By the time they got to “Mother” off of their debut, Brutalism, the room was dripping with energy. As the crowd was moshing and chanting to their heavily political lyrics, I came across the biggest fault of the night and my view on the band as a whole – their lyrics and the harshness of what they convey.
Being no stranger to Punk as a whole and enjoying bands that are massively political (e.g. Parquet Courts, Gang of Four, Discharge, Flux of Pink Indians, etc), I find Joe Talbot’s lyricism to sometimes be incredibly preachy and a bit too in your face at times. It’s a massive blow because it’s the one thing that keeps me from truly enjoying them. I completely agree with what they have to say and I see why people resonate with them so much but it’s too much for me to stomach I suppose.

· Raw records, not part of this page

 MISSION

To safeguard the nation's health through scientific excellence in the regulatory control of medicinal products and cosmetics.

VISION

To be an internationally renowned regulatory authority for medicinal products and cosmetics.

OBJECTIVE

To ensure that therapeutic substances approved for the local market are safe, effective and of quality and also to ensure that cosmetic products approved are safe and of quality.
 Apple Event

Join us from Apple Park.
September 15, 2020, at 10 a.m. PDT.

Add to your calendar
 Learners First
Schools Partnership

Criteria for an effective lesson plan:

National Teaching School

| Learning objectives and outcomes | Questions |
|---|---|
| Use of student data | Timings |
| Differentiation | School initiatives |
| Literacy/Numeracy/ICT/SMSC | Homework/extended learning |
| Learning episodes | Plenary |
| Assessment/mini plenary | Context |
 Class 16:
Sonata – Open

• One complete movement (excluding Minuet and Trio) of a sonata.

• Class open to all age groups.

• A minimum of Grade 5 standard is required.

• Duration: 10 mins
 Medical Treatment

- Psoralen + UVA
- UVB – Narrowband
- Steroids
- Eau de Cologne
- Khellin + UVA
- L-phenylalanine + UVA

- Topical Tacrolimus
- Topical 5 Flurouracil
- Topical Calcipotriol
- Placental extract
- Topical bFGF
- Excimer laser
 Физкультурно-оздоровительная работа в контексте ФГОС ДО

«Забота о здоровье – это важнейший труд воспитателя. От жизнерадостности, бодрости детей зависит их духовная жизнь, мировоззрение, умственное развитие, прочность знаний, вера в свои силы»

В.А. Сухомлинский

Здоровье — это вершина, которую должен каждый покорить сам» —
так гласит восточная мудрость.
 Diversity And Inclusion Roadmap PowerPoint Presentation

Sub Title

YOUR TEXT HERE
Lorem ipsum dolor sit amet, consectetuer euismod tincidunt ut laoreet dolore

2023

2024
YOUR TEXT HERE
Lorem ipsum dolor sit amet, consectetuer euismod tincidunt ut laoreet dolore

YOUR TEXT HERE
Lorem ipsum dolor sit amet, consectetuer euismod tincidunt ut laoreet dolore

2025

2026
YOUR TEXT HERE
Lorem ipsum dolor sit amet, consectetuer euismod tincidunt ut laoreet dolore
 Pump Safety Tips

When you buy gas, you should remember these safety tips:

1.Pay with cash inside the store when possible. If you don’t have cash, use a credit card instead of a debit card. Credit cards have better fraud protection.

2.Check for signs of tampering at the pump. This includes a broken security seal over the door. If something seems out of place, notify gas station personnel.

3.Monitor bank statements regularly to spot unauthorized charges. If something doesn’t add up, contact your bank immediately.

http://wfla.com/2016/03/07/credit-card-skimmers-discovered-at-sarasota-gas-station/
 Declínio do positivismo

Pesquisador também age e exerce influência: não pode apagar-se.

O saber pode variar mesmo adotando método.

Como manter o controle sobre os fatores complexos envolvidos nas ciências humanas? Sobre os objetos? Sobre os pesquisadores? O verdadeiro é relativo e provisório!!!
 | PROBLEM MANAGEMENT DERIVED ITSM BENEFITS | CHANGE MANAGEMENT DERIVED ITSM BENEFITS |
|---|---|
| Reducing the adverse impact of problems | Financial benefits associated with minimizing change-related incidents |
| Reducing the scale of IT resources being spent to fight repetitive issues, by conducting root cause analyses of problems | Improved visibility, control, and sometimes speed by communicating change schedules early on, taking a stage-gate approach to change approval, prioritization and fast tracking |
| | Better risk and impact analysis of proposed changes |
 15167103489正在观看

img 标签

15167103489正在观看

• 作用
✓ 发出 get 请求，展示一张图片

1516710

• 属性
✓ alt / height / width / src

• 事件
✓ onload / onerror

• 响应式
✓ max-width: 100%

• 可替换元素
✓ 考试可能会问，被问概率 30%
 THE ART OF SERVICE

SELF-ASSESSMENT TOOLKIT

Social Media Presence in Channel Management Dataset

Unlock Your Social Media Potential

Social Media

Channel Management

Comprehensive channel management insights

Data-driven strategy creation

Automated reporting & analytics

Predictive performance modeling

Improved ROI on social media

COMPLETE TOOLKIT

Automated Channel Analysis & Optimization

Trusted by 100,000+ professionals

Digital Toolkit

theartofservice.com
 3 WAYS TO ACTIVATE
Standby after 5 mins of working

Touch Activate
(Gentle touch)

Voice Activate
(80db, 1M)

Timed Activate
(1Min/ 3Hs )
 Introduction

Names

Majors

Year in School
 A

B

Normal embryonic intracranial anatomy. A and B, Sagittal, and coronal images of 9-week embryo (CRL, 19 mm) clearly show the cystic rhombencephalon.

Throughout their 80 minute set, Idles ferociously played a bulk of their catalogue with such precision to the point they sound far better live than on record. The band had the crowd on the palm of their hands the entire time through the energy they were able to create from the get-go. There was multiple instances of stage banter that was organic as you can get, members walking / crowd surfing around the venue with instruments still in hand, crowd participation (they had someone from the crowd play the drums at one point) and off the cuff renditions of Living on a Prayer and All I Want For Christmas Is You.
I left the venue at the end of the night in a sweaty haze of pain and restlessness. I’m still in two minds of how I perceived everything as a whole; on one hand, I think they are one of the best live bands in the world right now, but on the other, I felt as if my opinion on them hadn’t changed at all. My thoughts on the night are middling, but they veer more towards pure enjoyment as opposed to boredom.
IDLES are probably the best live band in the UK. If you’re a fan of angry, socially aware punk music then go see them as soon as you can or regret it for the rest of your days.